CVE-2025-54586 is a high-impact vulnerability affecting finos git-proxy versions 1.19.1 and below. GitProxy acts as an intermediary between developers and Git remote endpoints such as GitHub. The vulnerability allows an attacker with at least limited privileges (PR:L) to inject extra commits into the pack data sent to GitHub. These injected commits are not referenced by any branch and thus remain hidden from the repository's visible commit history. However, GitHub still serves these commits at their direct commit URLs, enabling an attacker to exfiltrate sensitive information embedded within these hidden commits without detection through normal branch views. This exposure of sensitive data corresponds to CWE-200 (Exposure of Sensitive Information to an Unauthorized Actor). The vulnerability does not require user interaction (UI:N) and can be exploited remotely (AV:N) with low attack complexity (AC:L). The integrity impact is low since the main issue is confidentiality compromise, and availability is unaffected. The vulnerability is fixed in git-proxy version 1.19.2. No known exploits are currently reported in the wild. The CVSS v3.1 base score is 7.1, reflecting a high severity due to the potential for significant confidentiality breaches in source code repositories, which may contain proprietary or sensitive business information. The flaw undermines the confidentiality guarantees of the repository by allowing unauthorized access to hidden commits that should not be accessible to unauthorized actors.

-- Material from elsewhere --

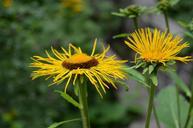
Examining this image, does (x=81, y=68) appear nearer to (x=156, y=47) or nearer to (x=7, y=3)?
(x=156, y=47)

For European organizations, this vulnerability poses a significant risk to the confidentiality of source code and other sensitive data stored in Git repositories managed via git-proxy. Organizations in sectors such as finance, technology, manufacturing, and government that rely on GitHub and git-proxy for software development and version control could have proprietary code, credentials, or confidential project information exposed. The stealthy nature of the attack—hidden commits not visible in branch histories—makes detection difficult, increasing the risk of prolonged data exfiltration without notice. This could lead to intellectual property theft, competitive disadvantage, regulatory compliance violations (e.g., GDPR if personal data is exposed), and reputational damage. The requirement for at least limited privileges means insider threats or compromised developer accounts could be leveraged to exploit this vulnerability. Given the widespread use of GitHub and git-proxy in European software development environments, the impact could be broad, affecting both private enterprises and public sector entities.

European organizations should immediately upgrade git-proxy to version 1.19.2 or later to remediate this vulnerability. In addition, organizations should audit their git-proxy deployment configurations and access controls to ensure that only trusted and authenticated users have commit privileges. Implement strict monitoring and logging of commit activities, especially for unusual or unreferenced commits, to detect potential injection attempts. Employ network segmentation and least privilege principles to limit access to git-proxy services. Conduct regular security reviews of repository contents to identify any unexpected or hidden commits. Integrate automated scanning tools that can detect anomalous commit patterns or unauthorized data exposure. Finally, educate developers and DevOps teams about this vulnerability and encourage prompt patching and vigilance against suspicious repository activity.